Text mining can be thought of as a synthesis of information retrieval, natural language processing, and statistical data mining. The set of documents being considered can scale to hundreds of thousands and the associated lexicon can be a million or more words. Information retrieval often focuses on the so-called vector space model. Clearly, the vector space model can involve very high-dimensional vector spaces. Analysis using the vector space model is done by consideration of a term-document matrix. However, the term-document matrix basically is a bag-of-words approach capturing little semantic content. We have been exploring bigrams and trigrams as a method for capturing some semantic content and generalizing the term-document matrix to a bigram-document matrix. The cardinality of the set of bigrams is in general not as big as (n2); it is nonetheless usually considerably larger than n, where n is the number of words in the lexicon. I describe in this talk some of our recent work in this area.

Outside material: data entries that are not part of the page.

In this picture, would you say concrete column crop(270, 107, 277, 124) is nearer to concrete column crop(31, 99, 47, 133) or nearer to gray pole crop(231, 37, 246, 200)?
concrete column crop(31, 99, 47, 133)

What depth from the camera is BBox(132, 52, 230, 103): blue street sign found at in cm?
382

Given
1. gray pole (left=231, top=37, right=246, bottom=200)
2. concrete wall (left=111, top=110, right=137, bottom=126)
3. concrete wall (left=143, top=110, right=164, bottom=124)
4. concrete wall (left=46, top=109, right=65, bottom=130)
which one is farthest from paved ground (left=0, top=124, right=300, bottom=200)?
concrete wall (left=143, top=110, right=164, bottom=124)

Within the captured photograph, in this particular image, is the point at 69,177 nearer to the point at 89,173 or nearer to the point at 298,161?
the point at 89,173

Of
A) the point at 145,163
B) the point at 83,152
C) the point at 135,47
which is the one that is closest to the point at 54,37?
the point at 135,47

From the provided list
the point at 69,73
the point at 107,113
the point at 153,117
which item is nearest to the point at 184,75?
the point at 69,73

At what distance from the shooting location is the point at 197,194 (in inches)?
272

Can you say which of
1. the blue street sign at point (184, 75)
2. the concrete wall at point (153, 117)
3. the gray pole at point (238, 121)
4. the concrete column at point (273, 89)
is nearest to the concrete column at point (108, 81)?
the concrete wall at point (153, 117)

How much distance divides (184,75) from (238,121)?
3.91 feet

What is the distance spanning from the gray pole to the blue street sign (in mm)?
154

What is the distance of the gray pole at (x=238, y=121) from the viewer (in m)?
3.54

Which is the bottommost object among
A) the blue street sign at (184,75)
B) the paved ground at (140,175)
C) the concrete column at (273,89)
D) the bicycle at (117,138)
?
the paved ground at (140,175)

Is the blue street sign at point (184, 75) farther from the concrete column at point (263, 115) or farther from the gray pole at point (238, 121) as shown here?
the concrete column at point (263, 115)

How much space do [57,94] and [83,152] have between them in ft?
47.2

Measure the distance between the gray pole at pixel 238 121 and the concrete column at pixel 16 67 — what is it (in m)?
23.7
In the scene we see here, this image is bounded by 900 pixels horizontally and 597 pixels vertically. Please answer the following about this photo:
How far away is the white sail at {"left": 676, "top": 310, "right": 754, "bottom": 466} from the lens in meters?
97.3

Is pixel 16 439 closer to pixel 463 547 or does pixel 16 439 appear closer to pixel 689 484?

Biography: Dr. Yasmin H. Said was a Ruth L. Kirschstein Research Professor from the National Institutes of Health at George Mason University and was a Visiting Fellow at the Isaac Newton Institute for Mathematical Sciences at the University of Cambridge in England. She earned her A.B. in pure mathematics, her M.S. in computer science and information systems, and Ph.D. in computational statistics. She does alcohol modeling, agent-based simulation modeling, social network analysis, text, image, and data mining, and major public policy work trying to minimize negative acute outcomes, including HIV/AIDS, related to alcohol consumption. Dr. Said is also the Statistical Methodology Director of the Innovative Medical Institute, LLC, and Co-Director of the Center for Computational Data Sciences in the College of Science at George Mason University. She is the editor-in-chief of Wiley Interdisciplinary Reviews: Computational Statistics, editor of Computing Science and Statistics, was an associate editor of the journal, Computational Statistics and Data Analysis, serves as the President of the Interface Foundation of North America, serves on the executive board of the U.S. Army Conference on Applied Statistics, serves on the executive board of the Washington Statistical Society, serves on the executive board of directors of the Interface Foundation of North America, serves on the American Statistical Association Presidential Task Force on Science Policy, serves on the American Statistical Association Presidential Advisory Committee on Scientific and Public Affairs, serves on the Executive Committee of the American Statistical Association Section on Defense and National Security, and serves on the Scientific Steering Committee for the U.S. Army Conference on Applied Statistics.

She has published a book, Intervention to Prevention: A Policy Tool for Alcohol Studies. She is currently one of the editors in chief of the multi volume Wiley Encyclopedia of Computational. Dr. Said has a patent on Policy Analysis and Action Decision Tool, two patents pending, Automated Generation of Metadata, and A Multimodal System Tool for Aiding Autonomous Discovery. Dr. Said is an elected member of the International Statistical Institute, an elected member of the Research Society on Alcoholism, an elected member of Sigma Xi, the Scientific Research Society, an elected member of the Washington Academy of Science.